--- Begin DATA FOR THIS EXERCISE ---

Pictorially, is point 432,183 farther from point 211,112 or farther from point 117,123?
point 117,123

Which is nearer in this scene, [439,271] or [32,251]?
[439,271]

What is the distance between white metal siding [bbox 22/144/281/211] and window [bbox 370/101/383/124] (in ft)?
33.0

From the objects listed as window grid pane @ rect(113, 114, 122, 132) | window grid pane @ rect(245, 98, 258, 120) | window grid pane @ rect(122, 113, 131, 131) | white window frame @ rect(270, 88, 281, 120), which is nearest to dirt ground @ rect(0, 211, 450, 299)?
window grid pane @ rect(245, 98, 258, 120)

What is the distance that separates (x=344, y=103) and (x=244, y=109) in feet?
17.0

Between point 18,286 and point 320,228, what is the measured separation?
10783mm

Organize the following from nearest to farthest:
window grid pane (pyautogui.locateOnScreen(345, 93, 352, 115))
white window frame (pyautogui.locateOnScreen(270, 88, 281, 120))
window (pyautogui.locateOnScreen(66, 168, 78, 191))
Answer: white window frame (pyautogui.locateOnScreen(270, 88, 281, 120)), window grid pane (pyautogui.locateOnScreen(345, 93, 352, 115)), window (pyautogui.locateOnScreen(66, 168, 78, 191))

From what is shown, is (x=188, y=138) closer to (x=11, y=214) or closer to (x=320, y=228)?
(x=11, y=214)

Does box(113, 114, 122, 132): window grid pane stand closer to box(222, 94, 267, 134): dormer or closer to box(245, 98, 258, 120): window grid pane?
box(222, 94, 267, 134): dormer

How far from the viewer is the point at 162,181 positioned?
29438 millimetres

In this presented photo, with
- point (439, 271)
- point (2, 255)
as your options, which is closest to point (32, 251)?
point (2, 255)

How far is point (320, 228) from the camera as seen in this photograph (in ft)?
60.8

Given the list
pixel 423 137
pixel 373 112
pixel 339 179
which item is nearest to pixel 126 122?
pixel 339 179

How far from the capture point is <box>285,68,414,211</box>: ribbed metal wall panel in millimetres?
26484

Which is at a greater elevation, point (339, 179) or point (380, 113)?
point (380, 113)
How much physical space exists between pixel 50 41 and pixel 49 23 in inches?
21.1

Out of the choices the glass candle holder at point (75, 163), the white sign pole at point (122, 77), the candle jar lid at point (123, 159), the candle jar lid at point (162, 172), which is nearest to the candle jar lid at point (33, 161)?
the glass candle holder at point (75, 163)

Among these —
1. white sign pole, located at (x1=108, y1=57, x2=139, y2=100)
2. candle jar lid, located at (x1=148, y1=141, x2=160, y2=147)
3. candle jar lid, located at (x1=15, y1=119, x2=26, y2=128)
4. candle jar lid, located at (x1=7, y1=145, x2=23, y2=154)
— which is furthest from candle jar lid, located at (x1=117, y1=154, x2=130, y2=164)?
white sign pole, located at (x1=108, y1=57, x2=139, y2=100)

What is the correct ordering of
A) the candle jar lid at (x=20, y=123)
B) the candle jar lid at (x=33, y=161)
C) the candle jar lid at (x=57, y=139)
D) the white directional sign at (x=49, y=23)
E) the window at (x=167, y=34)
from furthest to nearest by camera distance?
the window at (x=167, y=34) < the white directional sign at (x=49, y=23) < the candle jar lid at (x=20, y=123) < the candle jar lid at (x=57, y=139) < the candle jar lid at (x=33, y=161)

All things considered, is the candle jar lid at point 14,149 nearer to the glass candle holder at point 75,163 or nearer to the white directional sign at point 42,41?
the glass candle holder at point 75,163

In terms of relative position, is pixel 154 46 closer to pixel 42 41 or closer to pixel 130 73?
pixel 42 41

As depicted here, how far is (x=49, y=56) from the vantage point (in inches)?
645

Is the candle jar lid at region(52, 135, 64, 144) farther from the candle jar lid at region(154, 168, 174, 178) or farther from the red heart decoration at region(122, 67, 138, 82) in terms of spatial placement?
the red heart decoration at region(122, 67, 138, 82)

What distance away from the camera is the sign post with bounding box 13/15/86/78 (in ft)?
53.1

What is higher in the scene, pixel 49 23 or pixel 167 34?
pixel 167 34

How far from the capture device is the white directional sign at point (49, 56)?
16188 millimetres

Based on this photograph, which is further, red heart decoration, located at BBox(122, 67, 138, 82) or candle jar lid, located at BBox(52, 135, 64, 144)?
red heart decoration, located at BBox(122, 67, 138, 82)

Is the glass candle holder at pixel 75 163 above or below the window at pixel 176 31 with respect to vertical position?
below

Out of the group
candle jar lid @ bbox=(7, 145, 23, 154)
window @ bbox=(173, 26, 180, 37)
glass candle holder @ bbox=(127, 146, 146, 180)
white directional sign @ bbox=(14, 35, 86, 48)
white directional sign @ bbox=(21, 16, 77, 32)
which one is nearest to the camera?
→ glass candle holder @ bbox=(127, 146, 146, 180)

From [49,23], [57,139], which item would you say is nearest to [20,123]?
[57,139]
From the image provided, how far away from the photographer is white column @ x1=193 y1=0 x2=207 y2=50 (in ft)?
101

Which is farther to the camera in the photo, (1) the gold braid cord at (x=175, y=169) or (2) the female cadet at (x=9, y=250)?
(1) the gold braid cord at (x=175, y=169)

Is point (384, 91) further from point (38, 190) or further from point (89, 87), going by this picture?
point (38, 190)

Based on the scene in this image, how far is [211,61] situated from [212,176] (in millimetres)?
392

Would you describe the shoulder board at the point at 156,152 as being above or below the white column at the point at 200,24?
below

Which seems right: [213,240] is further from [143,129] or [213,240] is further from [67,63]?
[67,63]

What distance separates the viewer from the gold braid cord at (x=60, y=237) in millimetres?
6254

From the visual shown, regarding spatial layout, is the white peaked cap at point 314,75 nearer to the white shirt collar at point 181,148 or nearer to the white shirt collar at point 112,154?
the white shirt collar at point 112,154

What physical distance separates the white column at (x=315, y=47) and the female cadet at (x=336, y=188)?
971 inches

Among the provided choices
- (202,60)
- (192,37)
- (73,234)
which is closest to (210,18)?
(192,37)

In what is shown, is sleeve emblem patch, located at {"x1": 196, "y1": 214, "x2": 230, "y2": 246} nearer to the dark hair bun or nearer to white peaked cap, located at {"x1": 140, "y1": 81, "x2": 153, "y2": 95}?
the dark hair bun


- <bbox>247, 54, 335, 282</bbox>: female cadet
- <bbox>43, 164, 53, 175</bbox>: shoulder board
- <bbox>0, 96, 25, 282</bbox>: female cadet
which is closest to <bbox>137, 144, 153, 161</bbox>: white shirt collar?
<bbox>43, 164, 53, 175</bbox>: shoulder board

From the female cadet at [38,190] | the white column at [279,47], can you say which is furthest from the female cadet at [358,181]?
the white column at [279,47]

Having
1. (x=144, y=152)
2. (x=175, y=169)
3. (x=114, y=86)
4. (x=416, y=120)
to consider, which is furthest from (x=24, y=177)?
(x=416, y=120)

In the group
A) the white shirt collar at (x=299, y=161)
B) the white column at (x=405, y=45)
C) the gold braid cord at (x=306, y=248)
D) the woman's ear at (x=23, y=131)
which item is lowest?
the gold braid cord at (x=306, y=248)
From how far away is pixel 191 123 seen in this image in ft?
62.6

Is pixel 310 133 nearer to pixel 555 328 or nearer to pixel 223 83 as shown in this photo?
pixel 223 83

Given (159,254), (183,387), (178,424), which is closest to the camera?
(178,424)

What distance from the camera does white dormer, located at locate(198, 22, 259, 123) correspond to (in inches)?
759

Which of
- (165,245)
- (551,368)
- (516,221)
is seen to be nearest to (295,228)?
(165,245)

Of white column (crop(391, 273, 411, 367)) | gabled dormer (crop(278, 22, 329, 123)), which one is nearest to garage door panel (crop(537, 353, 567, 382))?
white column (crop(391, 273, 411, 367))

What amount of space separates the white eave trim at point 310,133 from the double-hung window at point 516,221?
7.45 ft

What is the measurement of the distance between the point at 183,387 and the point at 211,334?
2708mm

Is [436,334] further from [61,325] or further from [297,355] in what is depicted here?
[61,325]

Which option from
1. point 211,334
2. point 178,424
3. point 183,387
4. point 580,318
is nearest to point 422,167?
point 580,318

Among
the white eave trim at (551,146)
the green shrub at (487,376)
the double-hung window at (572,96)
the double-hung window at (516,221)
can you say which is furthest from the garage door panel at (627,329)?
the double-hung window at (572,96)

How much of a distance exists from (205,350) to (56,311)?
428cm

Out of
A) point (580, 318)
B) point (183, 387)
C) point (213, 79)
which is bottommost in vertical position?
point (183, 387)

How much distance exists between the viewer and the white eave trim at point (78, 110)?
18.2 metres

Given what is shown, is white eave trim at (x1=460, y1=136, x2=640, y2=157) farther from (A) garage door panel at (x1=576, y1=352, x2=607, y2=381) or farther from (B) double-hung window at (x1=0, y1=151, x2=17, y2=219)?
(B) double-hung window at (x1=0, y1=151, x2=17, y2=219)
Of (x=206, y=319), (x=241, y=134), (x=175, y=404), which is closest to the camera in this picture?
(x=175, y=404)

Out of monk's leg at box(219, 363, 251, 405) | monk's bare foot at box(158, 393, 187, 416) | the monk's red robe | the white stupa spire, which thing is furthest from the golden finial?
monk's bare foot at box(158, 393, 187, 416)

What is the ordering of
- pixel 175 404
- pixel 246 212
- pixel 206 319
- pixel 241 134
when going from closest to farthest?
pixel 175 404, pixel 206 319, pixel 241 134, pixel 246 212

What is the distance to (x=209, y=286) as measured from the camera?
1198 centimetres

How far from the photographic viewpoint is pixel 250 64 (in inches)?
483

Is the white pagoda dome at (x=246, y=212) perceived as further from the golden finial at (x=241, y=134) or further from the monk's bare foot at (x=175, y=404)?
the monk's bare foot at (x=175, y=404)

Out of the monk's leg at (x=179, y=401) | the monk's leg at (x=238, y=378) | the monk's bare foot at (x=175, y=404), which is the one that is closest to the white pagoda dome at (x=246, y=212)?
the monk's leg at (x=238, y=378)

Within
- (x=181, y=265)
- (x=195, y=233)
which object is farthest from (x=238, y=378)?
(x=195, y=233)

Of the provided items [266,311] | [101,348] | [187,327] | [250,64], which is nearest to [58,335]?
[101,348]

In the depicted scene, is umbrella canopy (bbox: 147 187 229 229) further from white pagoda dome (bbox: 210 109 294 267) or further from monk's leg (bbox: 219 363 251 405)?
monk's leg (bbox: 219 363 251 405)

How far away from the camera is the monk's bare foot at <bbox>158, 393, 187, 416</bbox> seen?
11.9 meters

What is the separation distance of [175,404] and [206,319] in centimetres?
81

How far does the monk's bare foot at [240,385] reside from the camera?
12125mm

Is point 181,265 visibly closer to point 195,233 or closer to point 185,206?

--- End DATA FOR THIS EXERCISE ---

Output only the lines from the one holding "What is the distance to" through the last line above, exactly as they appear.

EXERCISE OUTPUT -
What is the distance to (x=209, y=286) as measured from the camera?
1198 centimetres

How far from the photographic viewpoint is pixel 250 64 (in inches)?
483

Is the white pagoda dome at (x=246, y=212) perceived as further from the golden finial at (x=241, y=134) or further from the monk's bare foot at (x=175, y=404)?
the monk's bare foot at (x=175, y=404)

Out of the monk's leg at (x=179, y=401) | the monk's leg at (x=238, y=378) | the monk's bare foot at (x=175, y=404), which is the one that is closest to the white pagoda dome at (x=246, y=212)?
the monk's leg at (x=238, y=378)

Within
- (x=181, y=265)
- (x=195, y=233)
which object is farthest from (x=238, y=378)?
(x=195, y=233)

Of the provided items [266,311] | [101,348] | [187,327] | [250,64], which is nearest to [58,335]?
[101,348]

In the depicted scene, is umbrella canopy (bbox: 147 187 229 229) further from white pagoda dome (bbox: 210 109 294 267) or further from monk's leg (bbox: 219 363 251 405)?
monk's leg (bbox: 219 363 251 405)

How far away from the camera is the monk's bare foot at <bbox>158, 393, 187, 416</bbox> seen?
11.9 meters

What is the separation distance of [175,404] and [206,319] in centimetres?
81

How far does the monk's bare foot at [240,385] reside from the camera?
12125mm

Is point 181,265 visibly closer to point 195,233 or closer to point 185,206?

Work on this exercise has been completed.